Short answer
Consumer illness risk scores try to turn a cluster of wearable signals into an early warning that you may be getting sick. They can be useful as a prompt to pay attention, but they are not a diagnosis and they do not tell you what kind of illness is present. Fever, shortness of breath, chest pain, dehydration, worsening symptoms, and official test results still outrank the score.
What the score usually combines
| Signal | What it may reflect | Main limit |
|---|---|---|
| Skin temperature | Heat, fever, environment, menstrual cycle, sleep, or illness | Temperature trends are not specific for infection |
| Heart rate or HRV | Stress, recovery, sleep loss, travel, exercise, or illness | Many non-illness factors can move these numbers |
| Respiratory rate | Breathing strain, fever, anxiety, or cardiopulmonary stress | Respiratory rate can change for reasons unrelated to infection |
| Sleep and activity | Fatigue, workload, travel, or routine disruption | Poor sleep can look like illness and illness can look like poor sleep |
Why the claim is limited
Clinical references treat fever and respiratory symptoms as symptom problems, not as wearable-score problems. CDC and MedlinePlus describe flu-like illness using actual symptoms, while FDA says biomarker-style claims and direct-to-consumer tests need a clear intended use, transparent limits, and validation. A consumer illness score can be interesting, but unless the company shows how it was validated, it should stay in the trend category.
The validation question matters. Was the score tested against lab-confirmed infection, clinician diagnosis, or just against your own baseline and symptom reports? Those are very different claims.
When symptoms matter more than the score
- Fever or chills.
- Shortness of breath, chest pain, or rapid worsening of breathing.
- Confusion, fainting, blue lips, or severe weakness.
- Dehydration, inability to keep fluids down, or a clearly worsening illness.
- Severe sore throat, cough, or body aches that feel unlike your normal baseline.
Questions to ask
- Was the score validated against lab-confirmed infection or only against personal baseline data?
- Does it tell you which signal changed: temperature, HRV, respiratory rate, sleep, or activity?
- Does it disclose false-positive and false-negative performance?

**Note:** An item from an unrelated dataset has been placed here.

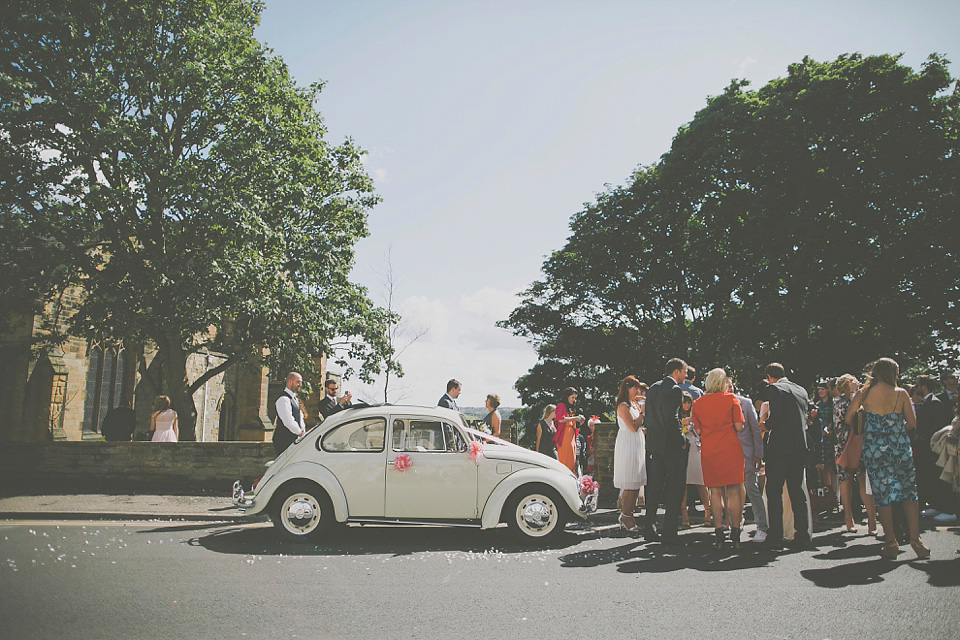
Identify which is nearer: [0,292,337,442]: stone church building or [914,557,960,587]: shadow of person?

- Does it explain what should trigger testing, rest, or medical care?
- Does it separate infection from travel, exercise, alcohol, poor sleep, or stress?
Related guides: skin temperature illness wearables, oxygen saturation and respiratory rate wearables, consumer breathing strain score claims, and CRP and hs-CRP blood tests.
FAQ
What does a consumer illness risk score measure?

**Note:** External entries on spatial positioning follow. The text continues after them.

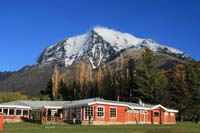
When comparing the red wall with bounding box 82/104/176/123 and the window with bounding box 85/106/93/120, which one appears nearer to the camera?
the window with bounding box 85/106/93/120

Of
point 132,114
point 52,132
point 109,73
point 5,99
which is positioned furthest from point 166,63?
point 52,132

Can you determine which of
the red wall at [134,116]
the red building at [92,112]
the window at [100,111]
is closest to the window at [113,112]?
the red building at [92,112]

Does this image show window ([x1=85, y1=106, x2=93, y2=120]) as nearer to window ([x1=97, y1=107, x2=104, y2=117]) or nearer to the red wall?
the red wall

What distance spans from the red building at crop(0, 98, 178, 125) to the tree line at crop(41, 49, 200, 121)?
7200 mm

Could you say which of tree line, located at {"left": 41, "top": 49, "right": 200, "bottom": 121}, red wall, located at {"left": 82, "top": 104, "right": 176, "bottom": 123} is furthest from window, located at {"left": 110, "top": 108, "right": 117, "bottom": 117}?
tree line, located at {"left": 41, "top": 49, "right": 200, "bottom": 121}

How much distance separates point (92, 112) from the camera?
52500 mm

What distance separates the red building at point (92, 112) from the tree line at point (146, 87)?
7.20 metres

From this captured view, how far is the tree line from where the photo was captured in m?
69.9

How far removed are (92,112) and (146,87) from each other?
21.1 m

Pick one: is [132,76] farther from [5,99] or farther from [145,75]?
[5,99]

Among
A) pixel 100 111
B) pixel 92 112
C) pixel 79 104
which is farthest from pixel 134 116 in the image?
pixel 79 104

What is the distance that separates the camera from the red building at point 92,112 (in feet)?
173

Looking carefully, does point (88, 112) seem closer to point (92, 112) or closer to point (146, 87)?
point (92, 112)

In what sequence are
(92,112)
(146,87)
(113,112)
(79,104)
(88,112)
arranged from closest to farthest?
(92,112), (88,112), (79,104), (113,112), (146,87)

It usually mixes wearable signals such as temperature, heart rate, HRV, respiratory rate, sleep, and activity to estimate whether your pattern looks different from baseline.

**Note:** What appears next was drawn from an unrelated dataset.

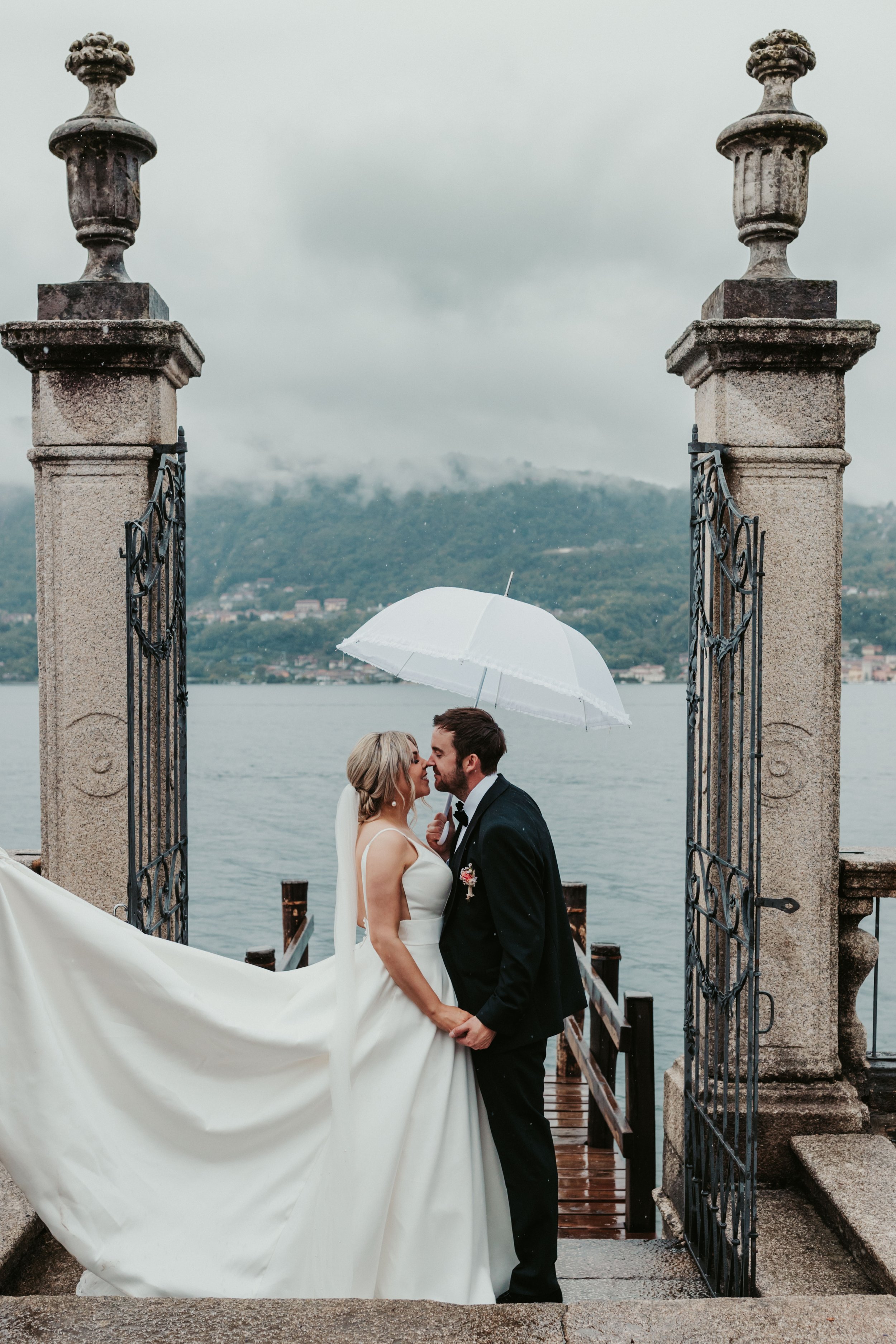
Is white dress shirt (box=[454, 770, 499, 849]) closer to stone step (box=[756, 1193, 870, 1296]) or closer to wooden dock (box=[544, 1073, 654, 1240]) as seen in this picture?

Does a high score mean I have an infection?
No. It can be a prompt to pay attention, but fever, symptoms, and proper tests are what establish whether an infection is actually present.
Can exercise, stress, or travel raise the score?
Yes. Those factors can change heart rate, HRV, sleep, temperature, and respiratory rate without any infection being present.
Should I test for flu or COVID if the score changes?
That depends on symptoms, exposure, and current public-health guidance. A wearable score alone is not enough to decide.
Why do companies talk about validation?
Because a score only matters if it was compared with a real reference, such as lab-confirmed illness or a clearly defined clinical outcome.
Who should be extra cautious?
Anyone with fever, shortness of breath, chest pain, dehydration, immune suppression, pregnancy, or a condition that makes infections more risky should rely on symptoms and medical advice, not on the score alone.